To begin with there was simply no need for US air support. Both because Turkey has plenty of airpower of its own and because Jarabulus was absolutely deserted. ISIS had already fled, as US intelligence was well aware. No shots were fired. The prominence given to close US air support was instead a signal to Putin and Assad. The idea being that this was a joint US-Turkish operation, so don’t even think about resistance. The same concern was behind the timing of the operation which coincided with Kerry’s visit to Turkey, as well as Kerry’s very loud pronouncements of absolute support for the incursion. Forcible alterations of the territorial status quo are never a trivial matter, even if the target state has lost de facto control of the territory in question; especially so because the United States has been staunchly opposed to forcible territorial change in Ukraine, Georgia, the Senkaku islands, Taiwan and the South China Sea.
US warplanes have acted as the Syrian Kurds’ airforce for years; most recently in the recapture of Manbij a week before the Turkish incursion. At that point, Turkish officials said they expected the Kurds to go back east across the Euphrates. Preventing the Kurds from unifying the two Syrian Kurdish statelets into a single contiguous Syrian Kurdish de facto state along the border has been a consistent Turkish policy goal. There are two reasons for this. One is that unifying Rojava, the Syrian Kurdish region along the border, would be big symbolic victory for the Syrian Kurds that is likely to embolden Kurdish separatists inside Turkey. The second, more important reason, is that Kurdish control of the Syro-Turkish border would effectively close the rat line.

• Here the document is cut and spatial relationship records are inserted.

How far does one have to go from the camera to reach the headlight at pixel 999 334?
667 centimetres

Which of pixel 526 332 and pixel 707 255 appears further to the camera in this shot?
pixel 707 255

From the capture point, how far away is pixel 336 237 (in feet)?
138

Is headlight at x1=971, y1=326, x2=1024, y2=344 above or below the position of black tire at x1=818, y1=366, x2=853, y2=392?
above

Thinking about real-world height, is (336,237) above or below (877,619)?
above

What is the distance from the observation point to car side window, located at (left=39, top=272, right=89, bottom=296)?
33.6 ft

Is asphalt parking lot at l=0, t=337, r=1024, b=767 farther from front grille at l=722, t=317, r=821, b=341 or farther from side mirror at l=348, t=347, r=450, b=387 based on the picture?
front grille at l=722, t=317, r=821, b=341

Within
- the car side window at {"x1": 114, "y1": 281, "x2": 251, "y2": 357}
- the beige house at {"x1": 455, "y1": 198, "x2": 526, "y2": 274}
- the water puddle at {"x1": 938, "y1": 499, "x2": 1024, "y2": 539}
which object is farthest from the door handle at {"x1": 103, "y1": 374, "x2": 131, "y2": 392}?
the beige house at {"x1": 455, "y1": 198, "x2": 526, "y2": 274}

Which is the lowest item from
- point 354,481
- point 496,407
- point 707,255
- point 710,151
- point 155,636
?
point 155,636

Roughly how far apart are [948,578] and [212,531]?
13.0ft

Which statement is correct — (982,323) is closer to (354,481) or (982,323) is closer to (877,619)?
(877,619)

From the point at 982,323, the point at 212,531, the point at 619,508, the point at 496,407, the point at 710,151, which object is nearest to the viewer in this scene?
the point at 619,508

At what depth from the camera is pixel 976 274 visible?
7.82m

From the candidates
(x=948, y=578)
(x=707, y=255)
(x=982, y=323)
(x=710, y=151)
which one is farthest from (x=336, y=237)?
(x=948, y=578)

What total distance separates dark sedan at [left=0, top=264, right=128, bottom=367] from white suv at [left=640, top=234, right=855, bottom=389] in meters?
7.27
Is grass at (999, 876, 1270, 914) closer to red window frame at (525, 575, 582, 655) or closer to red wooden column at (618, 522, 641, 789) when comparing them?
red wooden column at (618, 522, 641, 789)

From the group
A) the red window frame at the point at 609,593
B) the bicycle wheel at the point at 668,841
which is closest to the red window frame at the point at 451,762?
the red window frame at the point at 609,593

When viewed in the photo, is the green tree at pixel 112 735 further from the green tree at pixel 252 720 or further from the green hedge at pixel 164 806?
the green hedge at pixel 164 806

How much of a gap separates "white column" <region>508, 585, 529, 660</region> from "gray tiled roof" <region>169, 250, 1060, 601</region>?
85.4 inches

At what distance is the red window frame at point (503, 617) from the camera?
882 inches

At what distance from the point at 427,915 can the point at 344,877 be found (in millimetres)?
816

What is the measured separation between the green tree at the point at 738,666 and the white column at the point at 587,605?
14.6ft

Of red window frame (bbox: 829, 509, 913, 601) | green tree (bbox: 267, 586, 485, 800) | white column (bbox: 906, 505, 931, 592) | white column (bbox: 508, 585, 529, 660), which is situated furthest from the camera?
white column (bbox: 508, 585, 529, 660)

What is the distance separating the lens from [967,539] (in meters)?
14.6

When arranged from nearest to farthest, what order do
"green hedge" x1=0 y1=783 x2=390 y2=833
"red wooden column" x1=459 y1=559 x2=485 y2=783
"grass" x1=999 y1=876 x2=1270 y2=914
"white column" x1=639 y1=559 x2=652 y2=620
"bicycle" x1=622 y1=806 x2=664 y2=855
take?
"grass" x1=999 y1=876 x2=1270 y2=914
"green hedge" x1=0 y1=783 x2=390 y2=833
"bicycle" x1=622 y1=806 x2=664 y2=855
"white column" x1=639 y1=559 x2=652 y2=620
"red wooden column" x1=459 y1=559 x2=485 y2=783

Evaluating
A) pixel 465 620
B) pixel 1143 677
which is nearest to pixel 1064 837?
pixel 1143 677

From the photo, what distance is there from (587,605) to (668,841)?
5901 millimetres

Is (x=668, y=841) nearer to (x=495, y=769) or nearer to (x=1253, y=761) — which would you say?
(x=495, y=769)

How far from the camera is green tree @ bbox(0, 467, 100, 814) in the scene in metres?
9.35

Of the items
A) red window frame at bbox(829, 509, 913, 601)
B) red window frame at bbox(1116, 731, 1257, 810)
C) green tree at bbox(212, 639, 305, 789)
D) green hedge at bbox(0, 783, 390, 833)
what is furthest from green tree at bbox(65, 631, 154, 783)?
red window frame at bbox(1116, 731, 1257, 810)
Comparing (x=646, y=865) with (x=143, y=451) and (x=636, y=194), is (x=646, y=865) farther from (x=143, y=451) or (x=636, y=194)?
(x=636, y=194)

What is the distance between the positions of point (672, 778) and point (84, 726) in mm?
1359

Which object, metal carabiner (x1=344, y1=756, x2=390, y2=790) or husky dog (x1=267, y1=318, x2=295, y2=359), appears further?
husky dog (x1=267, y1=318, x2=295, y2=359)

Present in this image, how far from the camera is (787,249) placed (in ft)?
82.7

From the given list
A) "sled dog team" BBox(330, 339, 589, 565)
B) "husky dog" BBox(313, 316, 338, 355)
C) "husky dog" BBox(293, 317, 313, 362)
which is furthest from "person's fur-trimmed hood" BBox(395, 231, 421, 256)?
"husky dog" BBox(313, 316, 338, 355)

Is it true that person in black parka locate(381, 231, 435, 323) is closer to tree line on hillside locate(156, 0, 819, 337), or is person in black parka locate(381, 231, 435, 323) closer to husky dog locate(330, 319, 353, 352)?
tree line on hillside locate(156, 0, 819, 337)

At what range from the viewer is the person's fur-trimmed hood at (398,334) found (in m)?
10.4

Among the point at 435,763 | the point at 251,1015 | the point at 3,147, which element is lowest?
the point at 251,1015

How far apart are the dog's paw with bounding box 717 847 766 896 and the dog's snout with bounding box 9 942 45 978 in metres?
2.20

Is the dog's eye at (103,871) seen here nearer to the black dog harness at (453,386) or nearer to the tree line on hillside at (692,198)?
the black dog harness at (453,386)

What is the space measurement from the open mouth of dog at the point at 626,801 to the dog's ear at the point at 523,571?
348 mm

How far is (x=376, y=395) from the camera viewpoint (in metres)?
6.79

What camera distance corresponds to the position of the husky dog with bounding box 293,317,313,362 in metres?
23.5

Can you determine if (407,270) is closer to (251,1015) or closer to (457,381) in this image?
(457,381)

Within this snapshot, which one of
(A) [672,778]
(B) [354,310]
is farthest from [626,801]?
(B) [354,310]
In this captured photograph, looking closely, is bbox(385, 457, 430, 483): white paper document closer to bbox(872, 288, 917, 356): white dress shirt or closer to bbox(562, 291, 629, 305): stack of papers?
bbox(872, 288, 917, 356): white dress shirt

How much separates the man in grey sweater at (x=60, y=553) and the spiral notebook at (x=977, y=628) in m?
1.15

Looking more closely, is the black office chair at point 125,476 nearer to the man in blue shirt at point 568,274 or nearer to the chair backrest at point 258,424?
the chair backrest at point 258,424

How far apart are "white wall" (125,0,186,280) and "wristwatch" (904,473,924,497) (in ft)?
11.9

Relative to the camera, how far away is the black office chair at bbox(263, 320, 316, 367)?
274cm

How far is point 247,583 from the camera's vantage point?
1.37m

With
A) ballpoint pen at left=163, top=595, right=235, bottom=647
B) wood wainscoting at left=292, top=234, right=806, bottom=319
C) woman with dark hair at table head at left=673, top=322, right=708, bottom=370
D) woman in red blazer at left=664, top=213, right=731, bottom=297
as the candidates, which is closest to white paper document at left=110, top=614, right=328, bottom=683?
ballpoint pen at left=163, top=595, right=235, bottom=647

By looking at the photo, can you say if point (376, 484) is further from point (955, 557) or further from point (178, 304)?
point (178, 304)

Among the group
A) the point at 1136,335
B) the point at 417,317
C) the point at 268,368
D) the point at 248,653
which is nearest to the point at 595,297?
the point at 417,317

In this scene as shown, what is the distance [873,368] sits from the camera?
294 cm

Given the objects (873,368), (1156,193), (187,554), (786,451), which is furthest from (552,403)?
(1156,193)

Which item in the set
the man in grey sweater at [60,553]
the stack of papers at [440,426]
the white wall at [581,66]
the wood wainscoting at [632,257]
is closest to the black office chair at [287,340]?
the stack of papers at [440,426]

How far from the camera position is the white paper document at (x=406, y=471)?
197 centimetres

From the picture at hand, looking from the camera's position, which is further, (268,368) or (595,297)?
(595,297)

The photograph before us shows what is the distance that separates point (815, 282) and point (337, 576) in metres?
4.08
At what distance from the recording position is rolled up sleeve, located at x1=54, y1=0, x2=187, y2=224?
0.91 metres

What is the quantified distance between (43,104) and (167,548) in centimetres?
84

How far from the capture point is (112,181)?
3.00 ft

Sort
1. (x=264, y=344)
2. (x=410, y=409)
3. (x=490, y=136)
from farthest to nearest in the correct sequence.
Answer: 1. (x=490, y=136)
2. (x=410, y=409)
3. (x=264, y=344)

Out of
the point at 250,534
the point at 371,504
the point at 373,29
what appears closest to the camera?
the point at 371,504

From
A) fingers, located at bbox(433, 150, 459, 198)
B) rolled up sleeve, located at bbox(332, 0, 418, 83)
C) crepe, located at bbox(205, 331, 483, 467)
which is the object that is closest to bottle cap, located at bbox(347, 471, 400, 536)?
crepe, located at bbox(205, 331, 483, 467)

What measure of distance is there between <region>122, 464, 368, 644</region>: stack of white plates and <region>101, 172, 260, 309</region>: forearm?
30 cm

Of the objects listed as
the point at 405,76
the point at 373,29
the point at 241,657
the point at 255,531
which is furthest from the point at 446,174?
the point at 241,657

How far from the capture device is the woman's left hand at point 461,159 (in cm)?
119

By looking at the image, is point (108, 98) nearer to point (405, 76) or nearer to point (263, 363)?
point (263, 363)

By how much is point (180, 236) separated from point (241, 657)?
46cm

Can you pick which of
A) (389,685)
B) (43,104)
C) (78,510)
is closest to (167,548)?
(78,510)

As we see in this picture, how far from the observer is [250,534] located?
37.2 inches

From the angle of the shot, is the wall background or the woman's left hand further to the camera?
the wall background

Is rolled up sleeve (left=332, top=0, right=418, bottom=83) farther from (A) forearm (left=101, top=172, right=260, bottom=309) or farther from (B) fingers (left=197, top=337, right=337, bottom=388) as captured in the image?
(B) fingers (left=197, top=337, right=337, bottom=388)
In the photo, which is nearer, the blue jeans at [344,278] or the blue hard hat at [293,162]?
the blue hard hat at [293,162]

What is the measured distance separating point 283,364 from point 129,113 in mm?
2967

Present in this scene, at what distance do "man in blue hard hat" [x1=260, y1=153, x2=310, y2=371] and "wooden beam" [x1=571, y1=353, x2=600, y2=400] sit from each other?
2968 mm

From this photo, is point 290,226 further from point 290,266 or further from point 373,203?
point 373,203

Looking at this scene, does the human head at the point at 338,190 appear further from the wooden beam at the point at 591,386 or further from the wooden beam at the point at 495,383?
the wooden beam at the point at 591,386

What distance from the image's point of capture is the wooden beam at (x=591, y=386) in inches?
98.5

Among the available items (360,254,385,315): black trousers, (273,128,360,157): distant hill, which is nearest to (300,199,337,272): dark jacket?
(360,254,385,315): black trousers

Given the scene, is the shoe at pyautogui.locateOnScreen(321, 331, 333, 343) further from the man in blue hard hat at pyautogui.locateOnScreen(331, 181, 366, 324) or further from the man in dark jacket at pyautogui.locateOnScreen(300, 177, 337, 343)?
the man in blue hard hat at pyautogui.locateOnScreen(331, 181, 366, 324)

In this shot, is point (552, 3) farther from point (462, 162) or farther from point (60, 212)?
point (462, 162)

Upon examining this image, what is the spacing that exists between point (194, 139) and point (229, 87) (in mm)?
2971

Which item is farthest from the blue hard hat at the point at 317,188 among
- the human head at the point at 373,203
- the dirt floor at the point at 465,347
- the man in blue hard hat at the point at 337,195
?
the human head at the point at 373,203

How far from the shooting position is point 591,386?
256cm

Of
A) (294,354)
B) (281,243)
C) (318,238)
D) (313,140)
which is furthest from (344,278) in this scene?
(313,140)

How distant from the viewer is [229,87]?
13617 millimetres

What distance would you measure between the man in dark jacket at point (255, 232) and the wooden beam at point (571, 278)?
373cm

The rat line is the principal pipeline through which foreign fighters, money, weapons, ammunition and supplies flow to the Syrian rebels. From the beginning of the Syrian uprising, Turkey has been indiscriminate in regulating this flow. With the evaporation of the moderate opposition, almost all of this flow has ended up in the hands of jihadists. It is what keeps the rebellion against Assad alive. Without the rat line, much of the armed opposition would not survive for very long.
If the Kurds were to gain effective control over the Syrian side of the Syro-Turkish border, they would come to enjoy a veto over the rat line. They would immediately try to shut down the flow to non-allied rebels. That would dramatically alter the balance of power in the Syrian war against Turkish and Saudi proxies. Turkey, of course, cannot tolerate such a scenario.
The Policy Tensor believes that such a scenario is manifestly in the US interest: It goes furthest towards stemming the threat of Salafist Jihadism; the only identifiable US interest in Syria. The Obama administration instead frames the US interest in the context of the US’ geopolitical rivalry with Russia and Iran. Thus, the interests of allies become US interests. So we find the United States providing logistics for Saudi terror bombing of Yemen and diplomatic cover for the Turkish intervention in northern Syria backed by US security guarantees.
It is often claimed that the United States needs access to Turkey’s Incirlik air base, which is portrayed as “a key nexus in the campaign against the Islamic State.” The United States can use air bases in Jordan, Israel, Kuwait, UAE, Qatar, Baghdad-controlled Iraq and Erbil to conduct airstrikes against the Islamic State. Many of these are closer than Incirlik to ISIS territory and all of them are close enough. The US can also use naval platforms in the Eastern Mediterranean and the Persian Gulf. The claim doesn’t even pass the laugh test.
In going out of its way to support the Turkish incursion, the US is seeking to gain leverage against Russia as it negotiates a great power settlement in Syria. Ultimately however, the United States will throw the rebels under the bus. And we can expect it to do that with as much spin as it has just deployed to protect their lifeline.